Thursday, September 30th, 2010
With country Sint Maarten 2011 budget still pending, additional provisions will have to be made with respect to investing in our own national development as the Dutch Budget for 2011 reveals that subsidy support from Holland will start to decline in 2011 and cease to exist within three years.
The amount budgeted for Curacao and Sint Maarten in 2011 is 73 million Euros. The cooperation funds in the Dutch Government will be reduced in 2011 by 17 million Euros and by 36.4 million in 2012 and will be zero in 2013. Development funds from USONA and AMFO will not be subsidized by the Dutch Government after 2012; no more money for the programme Education and Youth after 2012 and the Netherlands Antilles Safety Plan PVNA will cease at the end of 2012; financial support for the Social Economic Initiative (SEI) will be terminated at the end of 2010.
Holland will provide 10 million Euros per year for Curacao and Sint Maarten starting from October 10 until 2015, in technical assistance/supervision to build up the government apparatus.
With development assistance going to dwindle in the coming years; as a nation we need to make our own provisions first and foremost from within our own national budget and then look else where for additional assistance. Country Sint Maarten should be able to tap into funds from multilateral institutions and receive assistance from other countries.
As Jamaica’s Prime Minister Bruce Golding recently pointed out at the United Nations (UN) General Assembly, developing countries must help themselves towards sustainable development. “We must recognize that there is a lot that we can and must do for ourselves. Each of us must adopt and pursue with fixity of purpose the appropriate economic and social policies and good governance practices,” Golding said.
Golding added, “…long term development must not be decided by strength alone, but through cooperation. The existing international financial system and multilateral trading arrangements will not enable these imbalances to be redressed. They have not done so up to now and they are unlikely to do so in the future.
“Market forces and competitiveness are indispensable for economic development but the new millennium cannot be defined by the survival of the fittest. We must make it our business to assist the weak to become fit in order to not just survive but prosper,” Golding explained.

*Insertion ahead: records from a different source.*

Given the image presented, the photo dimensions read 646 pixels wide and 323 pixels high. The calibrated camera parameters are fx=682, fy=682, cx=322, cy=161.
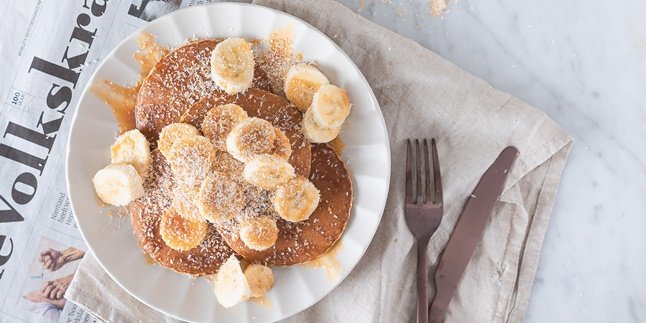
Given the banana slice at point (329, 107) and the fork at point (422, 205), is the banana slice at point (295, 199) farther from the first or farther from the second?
the fork at point (422, 205)

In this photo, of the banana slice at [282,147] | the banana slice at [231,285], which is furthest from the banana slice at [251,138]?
the banana slice at [231,285]

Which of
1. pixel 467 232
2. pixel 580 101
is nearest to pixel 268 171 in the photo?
pixel 467 232

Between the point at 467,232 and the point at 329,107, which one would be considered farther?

Cayman Islands Premier McKeeva Bush told a UN roundtable last week that associate member states, like the British island dependency Cayman Islands, are being excluded from certain development assistance programmes begun as part of the UN’s Mauritius Strategy.
The Mauritius Strategy is an agreement that seeks to promote sustainable development in Small Island Development States (SIDS) aimed at tackling poverty and controlling debt levels. The strategy also is aimed at improving governance and consistency of international financial and trading systems to help smaller island states participate in the decision-making process for those industries.
Premier McKeeva Bush added, “…the Mauritius Strategy for the Caribbean cannot be fully implemented if some islands are excluded on political or constitutional grounds.” “We are just as vulnerable to hurricanes, earthquakes and sea level rise as our neighbours.” Bush added, “We need to move away from relationships based on post-colonial guilt, and trade preferences that has the unintended effect of discouraging diversification and prolonging dependency.” “We need a new relationship between partners, based on mutual interests and shared benefits.”
This is an effort – the inconsistencies of the international financial and trading systems towards SIDS – which we need to take up at the Dutch Kingdom level. As a SIDS ourselves, along with Aruba, and Curacao, we need to bring forth the challenges faced by SIDS and have the Kingdom of the Netherlands play a role in working towards creating a level playing field for all nations.